◆ **THE EXERCISE**:
Return only the lines starting at the line that contains "How far away is the" and ending with the final line of the listing; include both endpoints.

◆ **INPUT ROWS**:

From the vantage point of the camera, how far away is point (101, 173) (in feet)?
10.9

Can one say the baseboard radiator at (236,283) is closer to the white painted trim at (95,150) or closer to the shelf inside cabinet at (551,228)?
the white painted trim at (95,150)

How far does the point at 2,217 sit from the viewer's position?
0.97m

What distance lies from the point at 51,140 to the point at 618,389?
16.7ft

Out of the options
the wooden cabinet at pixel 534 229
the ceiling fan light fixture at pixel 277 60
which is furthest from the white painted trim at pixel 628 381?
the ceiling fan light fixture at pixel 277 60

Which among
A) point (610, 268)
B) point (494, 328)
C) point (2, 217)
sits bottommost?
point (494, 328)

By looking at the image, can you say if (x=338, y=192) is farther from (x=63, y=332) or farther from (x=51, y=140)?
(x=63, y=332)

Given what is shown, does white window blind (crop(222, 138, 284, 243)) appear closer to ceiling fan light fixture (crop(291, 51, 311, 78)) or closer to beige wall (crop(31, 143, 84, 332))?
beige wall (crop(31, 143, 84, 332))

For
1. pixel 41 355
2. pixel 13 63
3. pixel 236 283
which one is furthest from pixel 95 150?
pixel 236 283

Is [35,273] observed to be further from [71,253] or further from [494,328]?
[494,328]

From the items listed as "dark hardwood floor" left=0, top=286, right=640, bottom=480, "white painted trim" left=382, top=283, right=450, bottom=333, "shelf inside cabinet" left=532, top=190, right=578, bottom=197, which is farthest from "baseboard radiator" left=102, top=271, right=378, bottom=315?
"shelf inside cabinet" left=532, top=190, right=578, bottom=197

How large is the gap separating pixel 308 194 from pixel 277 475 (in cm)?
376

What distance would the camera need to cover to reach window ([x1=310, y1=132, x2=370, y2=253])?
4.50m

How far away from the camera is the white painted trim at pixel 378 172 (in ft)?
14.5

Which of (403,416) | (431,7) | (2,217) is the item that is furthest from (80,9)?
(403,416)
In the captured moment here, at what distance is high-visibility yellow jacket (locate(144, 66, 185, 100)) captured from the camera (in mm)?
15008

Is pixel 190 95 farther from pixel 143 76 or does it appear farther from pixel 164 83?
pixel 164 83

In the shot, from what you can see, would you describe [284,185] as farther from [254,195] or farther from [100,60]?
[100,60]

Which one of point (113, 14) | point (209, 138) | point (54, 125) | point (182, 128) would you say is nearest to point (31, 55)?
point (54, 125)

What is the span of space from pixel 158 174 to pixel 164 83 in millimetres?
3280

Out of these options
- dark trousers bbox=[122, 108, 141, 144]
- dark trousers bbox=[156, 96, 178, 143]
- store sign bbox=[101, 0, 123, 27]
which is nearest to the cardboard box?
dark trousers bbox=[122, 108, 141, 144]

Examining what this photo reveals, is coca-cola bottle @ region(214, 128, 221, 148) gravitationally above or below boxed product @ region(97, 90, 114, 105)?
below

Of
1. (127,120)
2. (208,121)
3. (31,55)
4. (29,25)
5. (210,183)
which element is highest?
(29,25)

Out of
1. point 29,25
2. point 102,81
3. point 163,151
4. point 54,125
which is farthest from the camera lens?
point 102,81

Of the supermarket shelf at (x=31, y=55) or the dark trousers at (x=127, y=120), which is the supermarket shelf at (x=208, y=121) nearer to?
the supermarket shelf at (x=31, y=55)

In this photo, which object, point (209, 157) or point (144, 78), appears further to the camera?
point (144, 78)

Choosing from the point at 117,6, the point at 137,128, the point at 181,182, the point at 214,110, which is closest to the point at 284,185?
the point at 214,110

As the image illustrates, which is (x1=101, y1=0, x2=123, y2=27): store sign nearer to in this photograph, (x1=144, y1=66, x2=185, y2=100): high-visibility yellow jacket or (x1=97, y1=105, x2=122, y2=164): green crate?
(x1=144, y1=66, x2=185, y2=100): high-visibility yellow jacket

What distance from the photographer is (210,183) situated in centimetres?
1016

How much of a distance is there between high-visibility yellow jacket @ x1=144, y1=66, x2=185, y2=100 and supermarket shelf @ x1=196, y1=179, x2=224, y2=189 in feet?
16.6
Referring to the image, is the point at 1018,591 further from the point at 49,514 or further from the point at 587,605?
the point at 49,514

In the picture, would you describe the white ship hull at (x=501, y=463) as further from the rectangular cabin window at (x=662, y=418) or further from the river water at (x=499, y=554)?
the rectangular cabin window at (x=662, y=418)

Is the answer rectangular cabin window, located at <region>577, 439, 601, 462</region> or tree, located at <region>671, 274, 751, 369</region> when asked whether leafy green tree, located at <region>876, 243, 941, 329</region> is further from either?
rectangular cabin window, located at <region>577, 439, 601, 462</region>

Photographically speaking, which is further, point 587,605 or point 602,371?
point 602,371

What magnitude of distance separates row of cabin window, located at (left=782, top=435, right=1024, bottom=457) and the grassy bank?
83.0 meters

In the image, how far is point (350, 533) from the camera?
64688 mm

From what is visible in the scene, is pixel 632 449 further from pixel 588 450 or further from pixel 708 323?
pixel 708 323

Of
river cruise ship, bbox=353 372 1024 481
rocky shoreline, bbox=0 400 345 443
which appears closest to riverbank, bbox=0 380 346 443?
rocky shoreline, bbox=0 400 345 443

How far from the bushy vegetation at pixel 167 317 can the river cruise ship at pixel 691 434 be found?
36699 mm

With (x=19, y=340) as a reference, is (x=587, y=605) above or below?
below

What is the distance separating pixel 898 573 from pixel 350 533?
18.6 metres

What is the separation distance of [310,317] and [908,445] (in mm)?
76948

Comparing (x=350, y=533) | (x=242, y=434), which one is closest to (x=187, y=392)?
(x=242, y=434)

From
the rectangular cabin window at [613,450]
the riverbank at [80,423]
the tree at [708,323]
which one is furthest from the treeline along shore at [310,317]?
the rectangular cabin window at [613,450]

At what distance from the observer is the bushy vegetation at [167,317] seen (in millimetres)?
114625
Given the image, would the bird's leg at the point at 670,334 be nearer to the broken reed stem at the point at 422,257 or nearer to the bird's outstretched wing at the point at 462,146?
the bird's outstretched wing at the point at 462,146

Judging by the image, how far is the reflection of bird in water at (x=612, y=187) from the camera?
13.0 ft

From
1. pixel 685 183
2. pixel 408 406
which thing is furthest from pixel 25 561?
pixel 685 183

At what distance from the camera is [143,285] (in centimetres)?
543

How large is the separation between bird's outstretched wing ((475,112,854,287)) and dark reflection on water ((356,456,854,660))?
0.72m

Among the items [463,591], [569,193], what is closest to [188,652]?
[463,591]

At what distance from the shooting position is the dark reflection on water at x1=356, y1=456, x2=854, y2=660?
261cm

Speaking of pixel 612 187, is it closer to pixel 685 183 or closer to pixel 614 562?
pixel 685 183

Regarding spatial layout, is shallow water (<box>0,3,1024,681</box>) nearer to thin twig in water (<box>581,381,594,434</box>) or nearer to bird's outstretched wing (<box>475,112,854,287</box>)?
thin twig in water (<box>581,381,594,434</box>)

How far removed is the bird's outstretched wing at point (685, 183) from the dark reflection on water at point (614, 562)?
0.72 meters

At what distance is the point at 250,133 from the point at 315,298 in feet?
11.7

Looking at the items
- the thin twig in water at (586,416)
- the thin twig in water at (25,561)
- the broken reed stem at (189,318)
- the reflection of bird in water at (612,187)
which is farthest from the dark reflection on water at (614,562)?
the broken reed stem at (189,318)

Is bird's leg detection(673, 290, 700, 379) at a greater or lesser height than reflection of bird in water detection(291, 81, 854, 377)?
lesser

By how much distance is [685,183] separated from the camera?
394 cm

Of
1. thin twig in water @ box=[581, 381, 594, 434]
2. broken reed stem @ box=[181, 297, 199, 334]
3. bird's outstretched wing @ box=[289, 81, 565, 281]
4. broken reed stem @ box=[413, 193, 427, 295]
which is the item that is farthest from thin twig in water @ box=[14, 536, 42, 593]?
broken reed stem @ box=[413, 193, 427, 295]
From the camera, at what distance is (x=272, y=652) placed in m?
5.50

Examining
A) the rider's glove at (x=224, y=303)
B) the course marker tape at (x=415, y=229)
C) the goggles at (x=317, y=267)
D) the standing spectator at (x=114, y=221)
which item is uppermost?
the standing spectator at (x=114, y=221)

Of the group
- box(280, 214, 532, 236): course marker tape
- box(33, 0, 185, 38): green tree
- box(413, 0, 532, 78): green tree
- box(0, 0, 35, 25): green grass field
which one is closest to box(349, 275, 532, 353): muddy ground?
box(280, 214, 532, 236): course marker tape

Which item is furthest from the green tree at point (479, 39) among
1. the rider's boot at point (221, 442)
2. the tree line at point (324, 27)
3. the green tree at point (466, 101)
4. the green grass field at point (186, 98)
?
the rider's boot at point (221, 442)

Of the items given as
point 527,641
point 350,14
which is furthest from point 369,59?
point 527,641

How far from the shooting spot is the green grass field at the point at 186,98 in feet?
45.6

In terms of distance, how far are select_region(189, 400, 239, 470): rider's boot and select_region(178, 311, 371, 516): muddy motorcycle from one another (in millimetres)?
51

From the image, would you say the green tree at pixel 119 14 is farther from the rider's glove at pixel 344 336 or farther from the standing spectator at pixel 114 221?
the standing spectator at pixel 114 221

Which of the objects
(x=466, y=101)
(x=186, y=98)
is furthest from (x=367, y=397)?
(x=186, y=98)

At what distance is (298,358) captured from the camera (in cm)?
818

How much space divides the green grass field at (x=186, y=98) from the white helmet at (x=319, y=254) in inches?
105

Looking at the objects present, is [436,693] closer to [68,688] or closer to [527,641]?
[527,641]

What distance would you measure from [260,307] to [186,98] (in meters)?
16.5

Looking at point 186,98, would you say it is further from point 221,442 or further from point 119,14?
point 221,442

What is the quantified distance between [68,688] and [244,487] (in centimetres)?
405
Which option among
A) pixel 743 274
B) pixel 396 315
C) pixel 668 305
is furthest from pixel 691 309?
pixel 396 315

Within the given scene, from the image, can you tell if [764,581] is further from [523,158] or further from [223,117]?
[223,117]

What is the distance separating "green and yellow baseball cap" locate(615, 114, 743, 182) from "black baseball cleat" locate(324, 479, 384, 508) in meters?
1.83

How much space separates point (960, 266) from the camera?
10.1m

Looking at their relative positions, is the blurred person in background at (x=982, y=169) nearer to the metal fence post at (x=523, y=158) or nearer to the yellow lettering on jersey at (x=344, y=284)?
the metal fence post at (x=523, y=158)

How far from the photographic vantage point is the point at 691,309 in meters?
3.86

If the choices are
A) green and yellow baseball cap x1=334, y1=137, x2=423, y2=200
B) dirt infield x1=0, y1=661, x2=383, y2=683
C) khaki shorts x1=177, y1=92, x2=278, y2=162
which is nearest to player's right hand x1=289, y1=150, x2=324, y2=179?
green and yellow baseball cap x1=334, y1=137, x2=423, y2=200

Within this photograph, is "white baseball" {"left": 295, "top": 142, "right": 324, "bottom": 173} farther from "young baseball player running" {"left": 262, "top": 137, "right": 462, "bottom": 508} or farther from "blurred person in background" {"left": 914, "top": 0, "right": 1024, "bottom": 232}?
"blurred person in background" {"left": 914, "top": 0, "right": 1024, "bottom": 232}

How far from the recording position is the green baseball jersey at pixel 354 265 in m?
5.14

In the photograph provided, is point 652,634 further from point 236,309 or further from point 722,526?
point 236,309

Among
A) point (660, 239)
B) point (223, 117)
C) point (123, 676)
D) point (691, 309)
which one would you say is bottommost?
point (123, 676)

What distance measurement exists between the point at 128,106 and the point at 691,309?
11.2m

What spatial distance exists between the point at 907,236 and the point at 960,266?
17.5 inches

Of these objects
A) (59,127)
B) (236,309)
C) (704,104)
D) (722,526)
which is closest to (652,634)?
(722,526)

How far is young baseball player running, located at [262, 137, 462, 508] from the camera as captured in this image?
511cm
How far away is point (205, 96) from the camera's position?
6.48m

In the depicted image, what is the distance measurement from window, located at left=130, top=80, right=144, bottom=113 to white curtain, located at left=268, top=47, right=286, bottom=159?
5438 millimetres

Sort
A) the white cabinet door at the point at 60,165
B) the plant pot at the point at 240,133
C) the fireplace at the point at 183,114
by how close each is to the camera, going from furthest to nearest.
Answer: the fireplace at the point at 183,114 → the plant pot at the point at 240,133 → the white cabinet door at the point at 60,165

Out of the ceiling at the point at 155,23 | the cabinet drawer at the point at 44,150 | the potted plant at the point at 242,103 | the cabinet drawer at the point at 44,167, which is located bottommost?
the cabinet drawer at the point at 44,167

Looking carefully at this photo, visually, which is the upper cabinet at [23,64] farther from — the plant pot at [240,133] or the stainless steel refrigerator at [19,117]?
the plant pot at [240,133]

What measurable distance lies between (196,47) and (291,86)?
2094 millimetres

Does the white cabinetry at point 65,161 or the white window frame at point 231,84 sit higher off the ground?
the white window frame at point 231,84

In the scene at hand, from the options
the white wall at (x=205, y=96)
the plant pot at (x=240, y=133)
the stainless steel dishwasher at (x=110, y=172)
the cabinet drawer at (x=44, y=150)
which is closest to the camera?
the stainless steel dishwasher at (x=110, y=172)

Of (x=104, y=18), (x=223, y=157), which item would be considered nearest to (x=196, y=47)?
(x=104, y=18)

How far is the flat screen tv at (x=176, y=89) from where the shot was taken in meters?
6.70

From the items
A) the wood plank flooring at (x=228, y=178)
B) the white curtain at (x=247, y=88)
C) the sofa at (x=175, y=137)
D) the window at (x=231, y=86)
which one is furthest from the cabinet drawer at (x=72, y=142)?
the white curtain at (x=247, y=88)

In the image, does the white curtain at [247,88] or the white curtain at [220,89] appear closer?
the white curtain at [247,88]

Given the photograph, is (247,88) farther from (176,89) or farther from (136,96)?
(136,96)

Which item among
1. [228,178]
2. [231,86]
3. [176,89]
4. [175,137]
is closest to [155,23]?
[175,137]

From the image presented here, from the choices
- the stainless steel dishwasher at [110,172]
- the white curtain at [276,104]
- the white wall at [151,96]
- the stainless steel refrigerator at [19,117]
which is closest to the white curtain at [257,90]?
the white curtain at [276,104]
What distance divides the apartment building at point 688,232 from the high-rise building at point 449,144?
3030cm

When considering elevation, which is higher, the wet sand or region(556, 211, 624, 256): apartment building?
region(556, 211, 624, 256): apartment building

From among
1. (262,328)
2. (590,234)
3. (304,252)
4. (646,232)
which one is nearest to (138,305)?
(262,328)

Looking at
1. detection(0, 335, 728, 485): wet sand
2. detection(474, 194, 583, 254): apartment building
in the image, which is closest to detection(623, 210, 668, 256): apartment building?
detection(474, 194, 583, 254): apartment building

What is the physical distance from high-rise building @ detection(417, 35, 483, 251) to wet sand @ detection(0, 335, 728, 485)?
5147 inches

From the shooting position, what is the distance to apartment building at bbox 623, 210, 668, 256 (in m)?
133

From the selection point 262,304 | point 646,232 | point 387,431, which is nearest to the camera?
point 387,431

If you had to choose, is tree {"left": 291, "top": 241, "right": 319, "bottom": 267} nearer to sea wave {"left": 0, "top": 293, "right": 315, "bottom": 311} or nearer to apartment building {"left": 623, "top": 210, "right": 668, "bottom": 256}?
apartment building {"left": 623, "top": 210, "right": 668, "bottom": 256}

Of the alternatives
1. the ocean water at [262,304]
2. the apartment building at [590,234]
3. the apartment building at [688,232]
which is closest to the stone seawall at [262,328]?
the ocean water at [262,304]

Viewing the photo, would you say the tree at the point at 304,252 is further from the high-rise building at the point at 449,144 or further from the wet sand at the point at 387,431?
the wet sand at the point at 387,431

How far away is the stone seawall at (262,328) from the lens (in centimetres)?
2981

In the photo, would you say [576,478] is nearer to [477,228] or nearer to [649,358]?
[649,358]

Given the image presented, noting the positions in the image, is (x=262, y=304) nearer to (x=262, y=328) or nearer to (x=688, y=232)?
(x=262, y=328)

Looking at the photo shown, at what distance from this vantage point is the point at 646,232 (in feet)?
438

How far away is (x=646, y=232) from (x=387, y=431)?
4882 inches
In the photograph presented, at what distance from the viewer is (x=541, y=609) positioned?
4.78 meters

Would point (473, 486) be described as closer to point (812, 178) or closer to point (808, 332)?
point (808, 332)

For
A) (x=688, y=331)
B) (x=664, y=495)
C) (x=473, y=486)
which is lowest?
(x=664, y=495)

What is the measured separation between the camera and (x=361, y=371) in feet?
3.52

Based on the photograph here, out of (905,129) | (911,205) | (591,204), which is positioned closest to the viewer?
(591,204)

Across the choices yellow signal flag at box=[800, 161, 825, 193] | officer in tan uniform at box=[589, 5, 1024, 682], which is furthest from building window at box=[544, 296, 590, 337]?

◆ **SOLUTION**:
How far away is the stone seawall at (262,328) from the lens (in centimetres)?
2981

In the photo, would you say [576,478] is nearer to [477,228] or nearer to [649,358]?
[649,358]

Given the image presented, noting the positions in the image, is (x=262, y=304) nearer to (x=262, y=328) or nearer to (x=688, y=232)?
(x=262, y=328)

Looking at the photo shown, at what distance from this vantage point is the point at 646,232 (in feet)?
438

How far away is (x=646, y=232) from (x=387, y=431)?
4882 inches
In the photograph presented, at what distance from the viewer is (x=541, y=609) positioned?
4.78 meters

Would point (473, 486) be described as closer to point (812, 178) or closer to point (808, 332)?
point (808, 332)

For
A) (x=688, y=331)
B) (x=664, y=495)
C) (x=473, y=486)
which is lowest?
(x=664, y=495)

What is the measured separation between the camera and (x=361, y=371) in feet?
3.52

Based on the photograph here, out of (905,129) | (911,205) | (591,204), which is positioned closest to the viewer?
(591,204)

Across the choices yellow signal flag at box=[800, 161, 825, 193] | officer in tan uniform at box=[589, 5, 1024, 682], which is furthest from building window at box=[544, 296, 590, 337]?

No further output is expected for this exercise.